An evergreen shrub of thin, lanky habit, 6 to 8 ft high, young shoots slender but rather rigid, clothed with pale wool and long hairs. Leaves distributed along the branchlets, narrowly oval to oblong-lanceolate, pointed, tapered at the base, 11⁄2 to 31⁄2 in. long, 3⁄4 to 1 in. wide, dark green and with stiff short hairs above; paler, scaly, and hairy beneath especially on the prominent midrib and veins; stalk 1⁄8 to 1⁄4 in. long. Flowers produced in March or April from several of the axils of the terminal leaves in two- to four-flowered umbels, the whole forming a many-flowered cluster 3 or 4 in. wide. Calyx hairy and scaly, 1⁄8 in. long, with five deep, pointed lobes. Corolla white or pale pink, 11⁄4 in. wide, with a short tube and five ovate, blunt, spreading lobes 1⁄2 in. long.
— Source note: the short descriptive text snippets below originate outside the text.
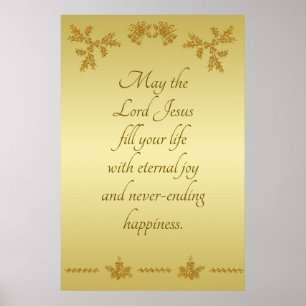 Gold Glitzer Frohe Weihnachten, Weihnachtsmann auf Poster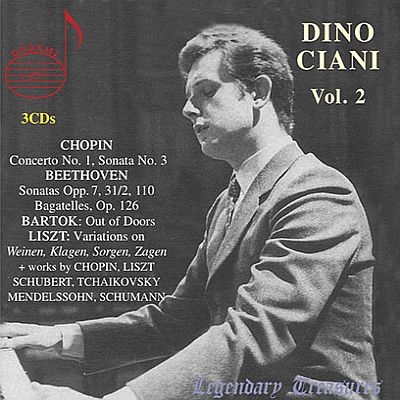 Dino Ciani : Chopin Piano Concerto No.1, Beethoven, Bartok, Liszt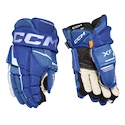 Hokejske rokavice CCM Tacks XF Royal/White Senior 14 palcev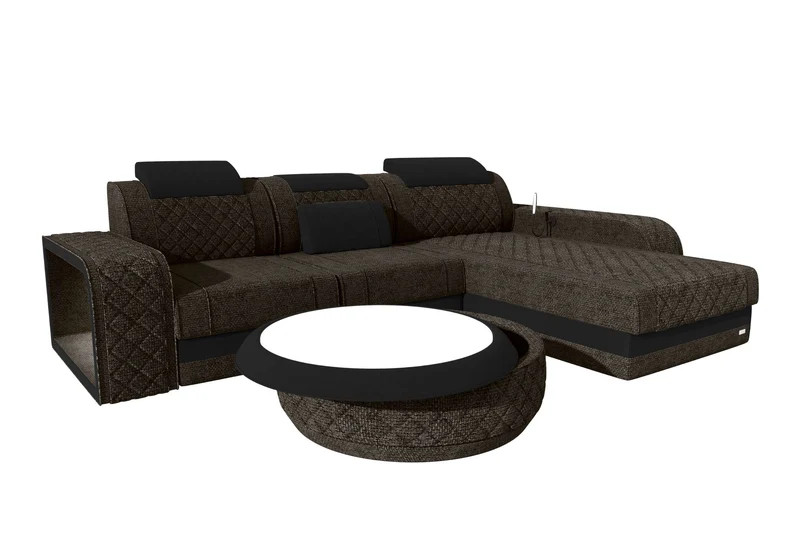 Ecksofa Berlin L Form Stoffsofa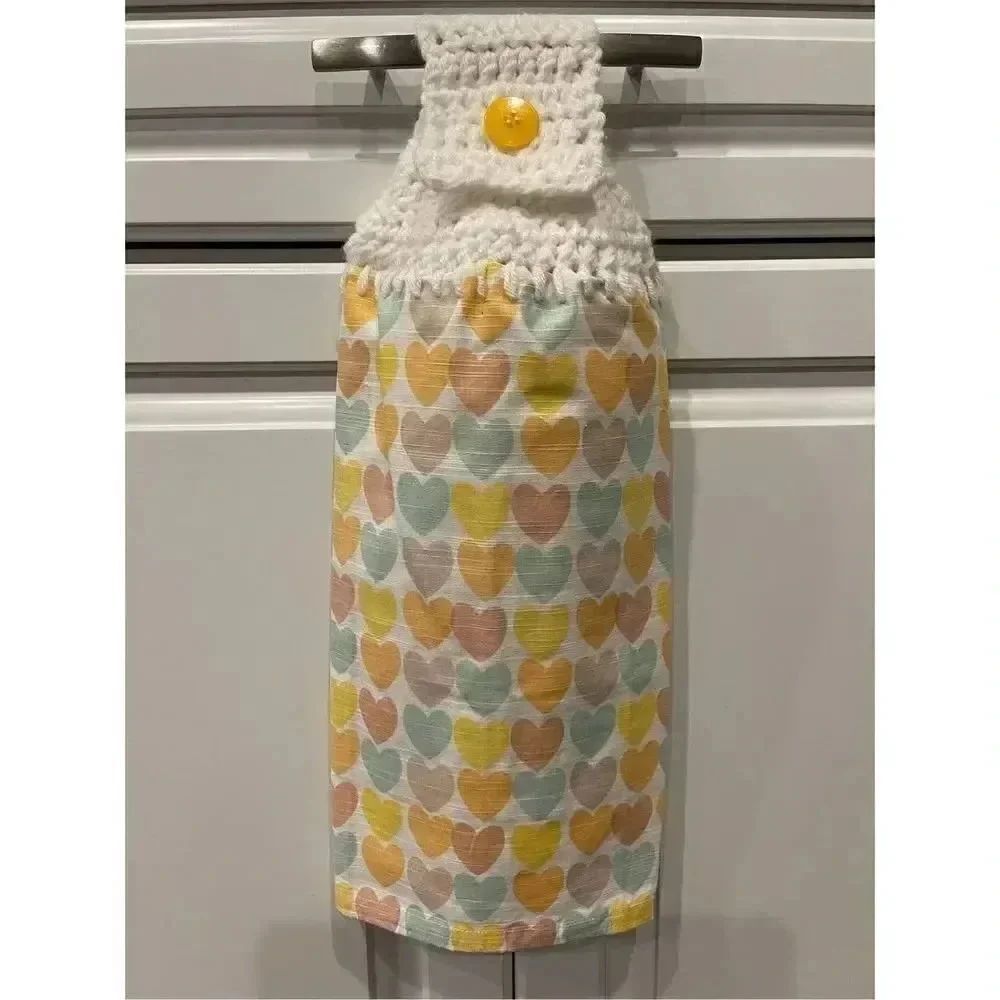 Crochet Top Kitchen Towel- ❤️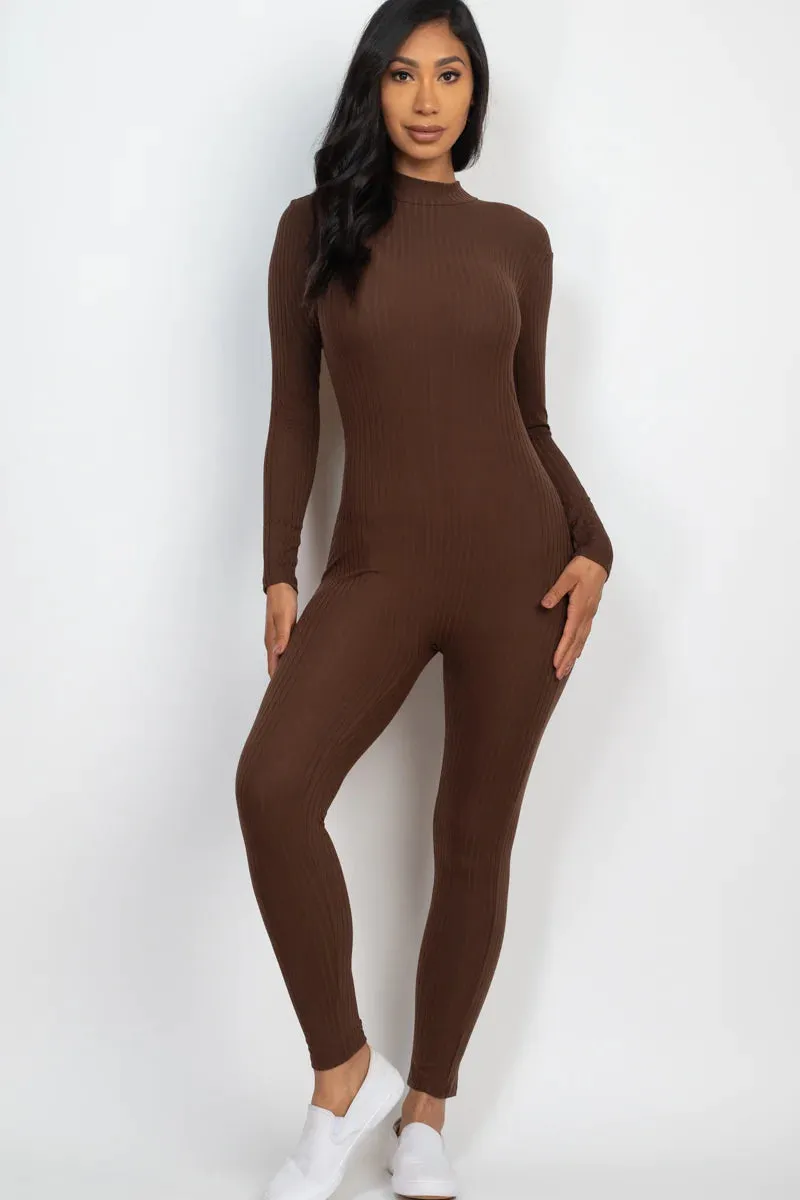 Mock Neck Cellulite Deleter Jumpsuit (7 Colors) SMALL-3X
Stamens ten, with pink stalks 1⁄2 in. long, downy at the base. Ovary scaly and clothed with short, whitish hairs; style 3⁄4 in. long, hairy towards the base. Bot. Mag., 7159. (s. Scabrifolium)
Native of Yunnan, China; discovered by Delavay in 1883, introduced to the Jardin des Plantes at Paris in 1885, whence plants were sent to Kew in 1888 that flowered two years later. It is an interesting and (in its clothing of stiff hairs and flatly open flowers) a distinct species, but not one of the more attractive ones. It was rediscovered and introduced in 1913 by Forrest, who found it in other parts of Yunnan in open situations up to 11,000 ft. It is, however rather tender. Its nearest ally is R. spicijerum, which has a similar indumentum on its stems and leaves, but much smaller leaves.
From the Supplement (Vol. V)
var. spiciferum (Franch.) Cullen R. spiciferum Franch. – According to Dr Cullen, this has all the essential characters of R. scabrifolium, differing in its more narrowly funnel-shaped corollas and narrower leaves. A native of central and southern Yunnan, possibly extending into Kweichow. In 1964 Mr Davidian included in R. spiciferum the very similar R. pubescens (q.v. in this supplement) and it may be that some plants of the latter are now under the label R. spiciferum. The origin of the plants grown as R. spiciferum before that date is uncertain (there is no record of its having been collected by Forrest). Most probably they were raised from seeds gathered by Chinese collectors, who were employed after Forrest's death by the Hon. H. D. McClaren (the second Lord Aberconway).
R. scabrifolium var. spiciferum is less hardy than the more northern R. pubescens.